Theo is pleasantly surprised to find Harry home – and more surprised to discover that she’s turned into a quietly attractive young woman. Harry is similarly struck by Theo, the awkward, unhappy boy she remembers having grown into a handsome, charismatic and vital man. They quickly fall back into the ways of their old friendship, talking about anything and everything (almost), and affectionately teasing one another – although that teasing is now laced with a strong undercurrent of a mutual attraction they both do their best to ignore. A steward’s daughter is not a suitable match for a peer, and besides, a man as good-looking and charming as Theo can have any woman he wants – but working together to solve the problems brought about by the mismanaged funds, or to resolve disputes among the community keeps the pair in close proximity and eventually their feelings become impossible to ignore.
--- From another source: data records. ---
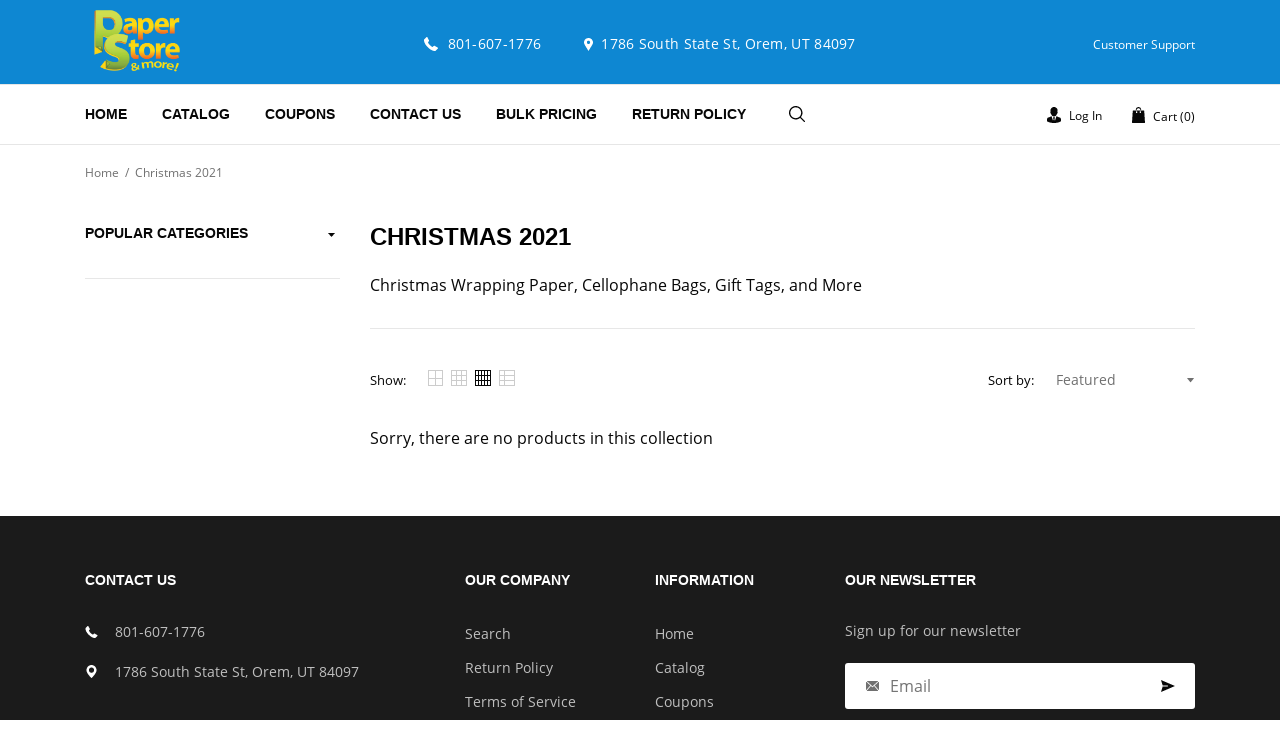

--- FILE ---
content_type: text/javascript
request_url: https://thepaperstoreandmoreutah.com/cdn/shop/t/3/assets/load-more-products.min.js?v=108091458842181495641601613187
body_size: 68
content:
var $jscomp=$jscomp||{};$jscomp.scope={};$jscomp.findInternal=function(a,e,c){a instanceof String&&(a=String(a));for(var b=a.length,d=0;d<b;d++){var f=a[d];if(e.call(c,f,d,a))return{i:d,v:f}}return{i:-1,v:void 0}};$jscomp.ASSUME_ES5=!1;$jscomp.ASSUME_NO_NATIVE_MAP=!1;$jscomp.ASSUME_NO_NATIVE_SET=!1;$jscomp.SIMPLE_FROUND_POLYFILL=!1;
$jscomp.defineProperty=$jscomp.ASSUME_ES5||"function"==typeof Object.defineProperties?Object.defineProperty:function(a,e,c){a!=Array.prototype&&a!=Object.prototype&&(a[e]=c.value)};$jscomp.getGlobal=function(a){return"undefined"!=typeof window&&window===a?a:"undefined"!=typeof global&&null!=global?global:a};$jscomp.global=$jscomp.getGlobal(this);
$jscomp.polyfill=function(a,e,c,b){if(e){c=$jscomp.global;a=a.split(".");for(b=0;b<a.length-1;b++){var d=a[b];d in c||(c[d]={});c=c[d]}a=a[a.length-1];b=c[a];e=e(b);e!=b&&null!=e&&$jscomp.defineProperty(c,a,{configurable:!0,writable:!0,value:e})}};$jscomp.polyfill("Array.prototype.find",function(a){return a?a:function(a,c){return $jscomp.findInternal(this,a,c).v}},"es6","es3");$(document).ready(function(){loadProductsOfScroll()});
function loadProductsOfScroll(){var a=!1,e=!1;$(window).on("scroll",function(c){if($(window).scrollTop()+$(window).height()>=$(document).height()-200&&!a&&!e){var b=$(".load-more-products").attr("href"),d=parseInt(b.split("=")[1]);c=$(".load-more-products").data("count-page");var f=b.split("?")[0];d<=c&&$.ajax({url:b,type:"GET",dataType:"html",beforeSend:function(){a=!0;$(".more-products-preloader").show()},success:function(a){var b=$(a).find(".main-content");a=0<b.find(".product-miniature").length?
!0:!1;b=b.find(".collection-products-grid .row").html();a?($(".collection-products-grid .row").append(b),updateViewCollection(),updateVariantsProductMiniature(),owl_on_product_image_init()):(e=!0,$(".load-more-products").hide())},complete:function(){d++;if(-1<b.indexOf("&")){var c=b.split("&");c[0]=f+"?page="+d;b=c.join("&")}else c=b.split("="),c[1]=d,b=c.join("=");$(".load-more-products").attr("href",b);a=!1;$(".more-products-preloader").hide();$(document).trigger("theme:spr:refresh")}})}})};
Theo and Harry are likeable, attractive and fully-rounded characters whose flaws and insecurities make them seem that much more real. Theo is completely adorable; a loveable rogue who has spent so long believing himself to be the idiot his father kept insisting he was that he fails to see that his intelligence is of a completely different, yet equally valid kind, and that he is gifted in other ways. There’s a lovely moment when Harry’s eyes are opened to what I can only call Theo’s amazing ‘people skills’ after he is called upon to take a position regarding a local dispute:
“Do you think just anyone can walk into a room of squabbling gentlemen and create accord amongst them with a few well-chosen words? It’s an admirable talent, that.”
Harry is the sort of heroine who is very easy to relate to in that she is a caretaker; she is intent on doing the best for everyone around her and completely ignores her own wishes and desires in the process. She wants to look after her father, even though, in his illness, he treats her unkindly; she wants to preserve his health and to prevent Theo discovering that he is no longer capable of doing his job even as she wants to help Theo – although the two things are not really compatible. But she has to learn that perhaps sometimes, her instinct to protect those closest to her is not always in their best interests and may even, in some cases, lead her to act contrary to what is right.
Harry and Theo make a terrific couple whose similar aims and outlook on life leaves the reader in no doubt that their HEA will last long after their wedding. Theo’s journey from a man full of self-doubt to one who is prepared to accept his weaknesses and work to compensate for them is well told, and his charming self-deprecation and vulnerability make him a very appealing hero. Ms. Bennet does a terrific job of showing the ins and outs of life on a country estate in the early nineteenth century, and her writing is accomplished, warm and nicely laced with humour. The hints she drops about the next story (to feature the remaining Pennington sibling, Benedict) are intriguing and I am definitely going to be snapping up A Sinner Without a Saint as soon as it’s available.